[Tasks to carry out]:
- A) In the passage on Aristotle's economics, what does Aristotle deem to be the foundation of the State?
- B) Carry on the passage on Aristotle's economics, picking up after its final sentence.

Friday, 1 May 2020

ARISTOTLE'S ECONOMICS - Part Three of our "The State in Economic Theory"


What makes the inversion of this age-old nexus between State and economy ever more peremptory and pressing is the fact that now more than ever we are witnessing how it is not the economy that is the foundation of the State but much rather it is the “statality” of being human (Hegel's Logos of the Objective State and Marx's notion of "species-conscious being" or Gattungswesen) that is culpably obfuscated by “economic science”. The great part of Aristotle’s study on the State, the Politics, is devoted to what he deems to be its foundation – the oikos or household whose “regulation” or “laws” (nomia) lend the name to present-day economics (oiko-nomia). Since Aristotle, and then thanks to his influence through Antiquity and the Christian Middle Ages, it is the laws of the household that found the reproduction of human society intended as societas civilis and not vice versa – that is, it is not the “statality” of human being that founds economics. With Aristotle, “the freedom of the ancients” answers to the physis of human beings – the zoon politikon. This is the active side of the animal sociale in that human beings seek ful-filment in Politics, in the State. Hence, the State is the ethico-political perfection of its citizens in the sense that the State’s ethico-political dimension, quite distinct from its police and military functions, is an emanation from the citizens as animalia rationalia (rational animals) distinct from other animals by the faculty of language and therefore of reason.

[Rows]:
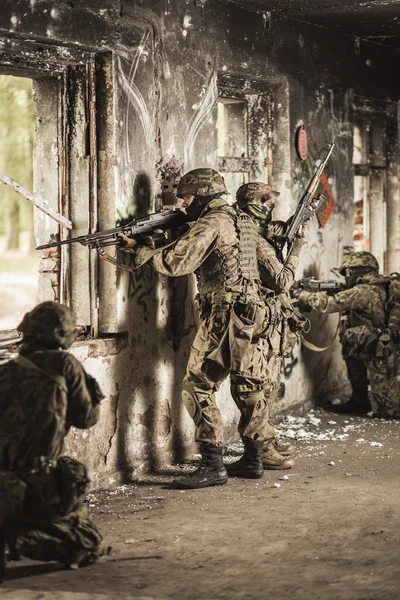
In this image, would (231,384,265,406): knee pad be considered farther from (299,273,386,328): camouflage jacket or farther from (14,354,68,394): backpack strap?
(14,354,68,394): backpack strap

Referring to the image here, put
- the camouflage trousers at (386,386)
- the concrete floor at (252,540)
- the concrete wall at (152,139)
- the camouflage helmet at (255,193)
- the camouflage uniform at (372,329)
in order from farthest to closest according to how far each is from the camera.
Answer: the camouflage trousers at (386,386), the camouflage uniform at (372,329), the camouflage helmet at (255,193), the concrete wall at (152,139), the concrete floor at (252,540)

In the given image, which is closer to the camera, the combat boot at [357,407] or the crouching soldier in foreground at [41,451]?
the crouching soldier in foreground at [41,451]

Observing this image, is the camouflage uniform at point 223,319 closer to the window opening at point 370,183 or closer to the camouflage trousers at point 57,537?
the camouflage trousers at point 57,537

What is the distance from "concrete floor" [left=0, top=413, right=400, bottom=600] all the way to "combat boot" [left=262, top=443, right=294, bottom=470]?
0.07 meters

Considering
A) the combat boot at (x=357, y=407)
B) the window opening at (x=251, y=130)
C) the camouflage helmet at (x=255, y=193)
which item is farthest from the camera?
the combat boot at (x=357, y=407)

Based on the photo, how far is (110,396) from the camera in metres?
6.09

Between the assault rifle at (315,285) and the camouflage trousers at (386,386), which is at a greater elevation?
the assault rifle at (315,285)

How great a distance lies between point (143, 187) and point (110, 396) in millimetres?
1454

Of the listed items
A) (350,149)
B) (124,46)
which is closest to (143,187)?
(124,46)

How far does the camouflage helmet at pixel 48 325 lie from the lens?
4.33 m

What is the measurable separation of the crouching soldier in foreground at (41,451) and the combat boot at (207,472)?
169 centimetres

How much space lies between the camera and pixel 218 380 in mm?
6230

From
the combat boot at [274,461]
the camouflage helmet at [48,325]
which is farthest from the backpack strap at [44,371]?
the combat boot at [274,461]

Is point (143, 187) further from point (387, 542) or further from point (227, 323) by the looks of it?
point (387, 542)
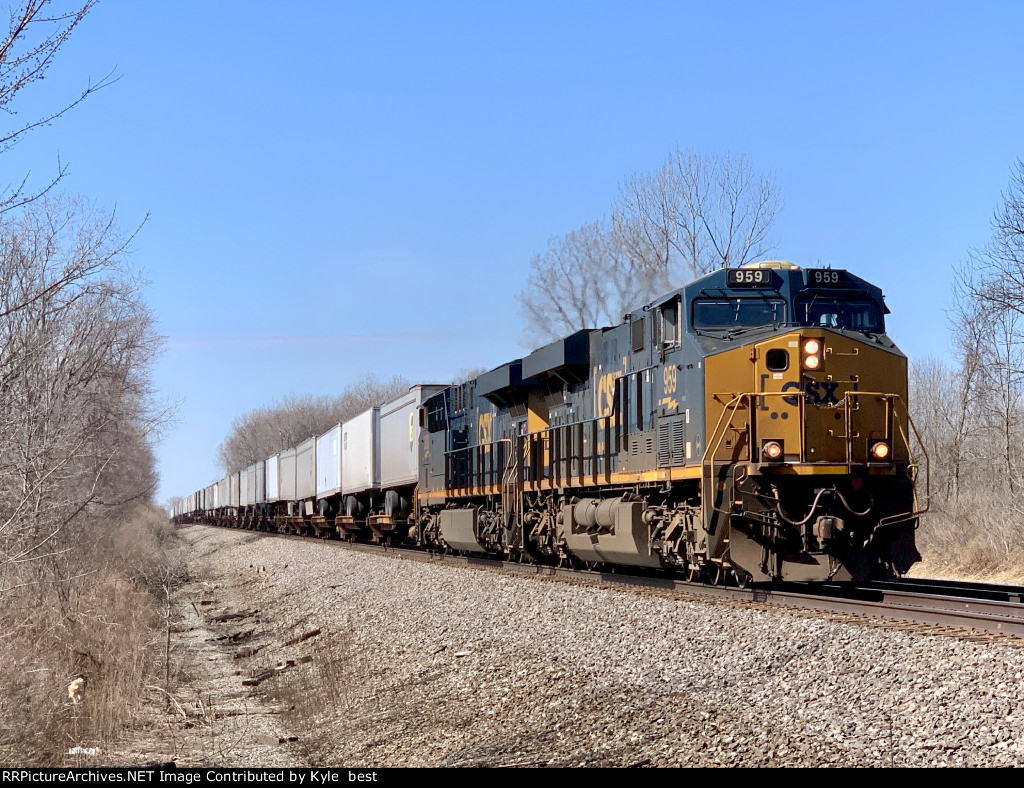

[Outputs]:
- A) The oikos, or household.

- B)
 

In Aristotelian metaphysics, the “nature” (physis) of an entity is to pro-duce or generate its “purpose” (telos). The nature of an entity is that without which that entity could not exist (its raison d’etre in French): the progeny of an entity is the telos of its physis. Hence, it is in the nature of the household to give rise to the State. The State exists because it is the ec-sistence of the household: the State is the telos of the household. The State is the telos (purpose) of the family household as the “natural” reproductive unit whose “nature” or physis it is to bring forth the State. But the nature of the household itself is constituted by that without which human beings could not exist – the union of man and woman. That is why for Aristotle it is not the individual but the household that takes precedence – because no individual could exist without a household. In turn, Aristotle contends, the household could not exist, would not be self-sufficient, without its more developed progeny – the State.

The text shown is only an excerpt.